II. STATUTORY AND REGULATORY BACKGROUND We review de novo whether an Immigration Judge has the authority to consider the bond request of an alien who entered the United States without admission and who has been present in the United States for at least 2 years. See 8 C.F.R. § 1003.1(d)(3)(i) (2025). The authority of an Immigration Judge to adjudicate any matter, including a request for a bond, is limited to the authority that is delegated to the Immigration Judge by the INA and the Attorney General through regulation. 3 See 8 C.F.R. § 1003.10(b) (2025); see also Matter of A-W-, 25 I&N Dec. 45, 46 (BIA 2009); Matter of D-J-, 23 I&N Dec. 572, 575 (A.G. 2003).

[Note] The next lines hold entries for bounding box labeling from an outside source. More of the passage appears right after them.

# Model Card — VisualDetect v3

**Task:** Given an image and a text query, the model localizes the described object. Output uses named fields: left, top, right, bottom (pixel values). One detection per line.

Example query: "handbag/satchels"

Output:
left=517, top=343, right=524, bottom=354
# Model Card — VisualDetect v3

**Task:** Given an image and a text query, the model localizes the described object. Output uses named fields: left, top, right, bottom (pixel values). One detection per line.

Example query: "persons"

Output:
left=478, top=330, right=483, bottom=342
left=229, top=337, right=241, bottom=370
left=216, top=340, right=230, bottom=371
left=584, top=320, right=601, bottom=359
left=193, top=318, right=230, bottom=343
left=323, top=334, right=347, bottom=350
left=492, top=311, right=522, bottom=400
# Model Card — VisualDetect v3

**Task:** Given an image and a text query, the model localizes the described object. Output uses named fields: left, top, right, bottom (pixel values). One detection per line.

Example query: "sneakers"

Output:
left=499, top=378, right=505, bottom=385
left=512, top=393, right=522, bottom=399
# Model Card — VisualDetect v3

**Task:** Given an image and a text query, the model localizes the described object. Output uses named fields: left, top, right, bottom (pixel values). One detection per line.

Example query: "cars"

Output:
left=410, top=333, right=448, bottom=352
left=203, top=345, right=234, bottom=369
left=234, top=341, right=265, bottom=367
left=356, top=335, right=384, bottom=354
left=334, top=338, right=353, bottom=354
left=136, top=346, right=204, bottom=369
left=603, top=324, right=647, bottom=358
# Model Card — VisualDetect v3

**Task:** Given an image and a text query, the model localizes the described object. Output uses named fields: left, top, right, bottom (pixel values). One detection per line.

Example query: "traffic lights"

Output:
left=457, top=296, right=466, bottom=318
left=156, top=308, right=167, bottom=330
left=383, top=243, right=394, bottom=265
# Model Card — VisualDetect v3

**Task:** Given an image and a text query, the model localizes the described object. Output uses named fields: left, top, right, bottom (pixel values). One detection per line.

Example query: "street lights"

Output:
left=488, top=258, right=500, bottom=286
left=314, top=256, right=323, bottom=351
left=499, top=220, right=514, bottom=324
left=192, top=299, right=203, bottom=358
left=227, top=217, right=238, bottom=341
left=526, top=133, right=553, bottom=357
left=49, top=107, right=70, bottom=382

3 The authority of an Immigration Judge to consider a bond request is impacted by legal authorities which generally define that authority in the negative. For example, the Immigration Judge is without authority to conduct a custody redetermination hearing for aliens in exclusion proceedings. See 8 C.F.R. § 1003.19(h)(2)(i)(A) (2025). An Immigration Judge is also without authority to conduct a custody redetermination hearing for an arriving alien, including an alien paroled after arrival pursuant to section 212(d)(5) of the INA, 8 U.S.C. § 1182(d)(5). See 8 C.F.R. § 1003.19(h)(2)(i)(B); see also Matter of Oseiwusu, 22 I&N Dec. 19, 20 (BIA 1998). Various other sections of the INA and the regulations further prohibit the Immigration Judge from considering custody redetermination under certain circumstances. See INA § 235(b)(1)(B)(iii)(IV), (b)(2)(A), 8 U.S.C. § 1225(b)(1)(B)(iii)(IV), (b)(2)(A); INA § 236(c), 8 U.S.C.A. § 1226(c) (West 2025); 8 C.F.R. §§ 235.3(b)(1), 1003.19(h)(1)(i)(A)–(E) (2025). Page 217 Cite as 29 I&N Dec. 216 (BIA 2025) Interim Decision #4125

A. Detention Under Section 235

The inspection, detention, and removal of aliens who have not been admitted is governed by section 235 of the INA, 8 U.S.C. § 1225. There, Congress defined an applicant for admission as “[a]n alien present in the United States who has not been admitted or who arrives in the United States (whether or not at a designated port of arrival and including an alien who is brought to the United States after having been interdicted in international or United States waters).” INA § 235(a)(1), 8 U.S.C. § 1225(a)(1).

Under section 235, Congress created three different categories of applicants for admission. The first two categories are covered by section 235(b)(1)(A) of the INA, 8 U.S.C. § 1225(b)(1)(A). They include: (1) arriving aliens inadmissible under section 212(a)(6)(C) or 212(a)(7), 8 U.S.C. § 1182(a)(6)(C), (a)(7), and (2) aliens not admitted or paroled into the United States who are inadmissible under section 212(a)(6)(C) or 212(a)(7), 8 U.S.C. § 1182(a)(6)(C), (a)(7), and “who ha[ve] not affirmatively shown, to the satisfaction of an immigration officer, that [they] ha[ve] been physically present in the United States continuously for the 2-year period immediately prior to the date of determination of inadmissibility.” INA § 235(b)(1)(A)(i), (iii)(II), 8 U.S.C.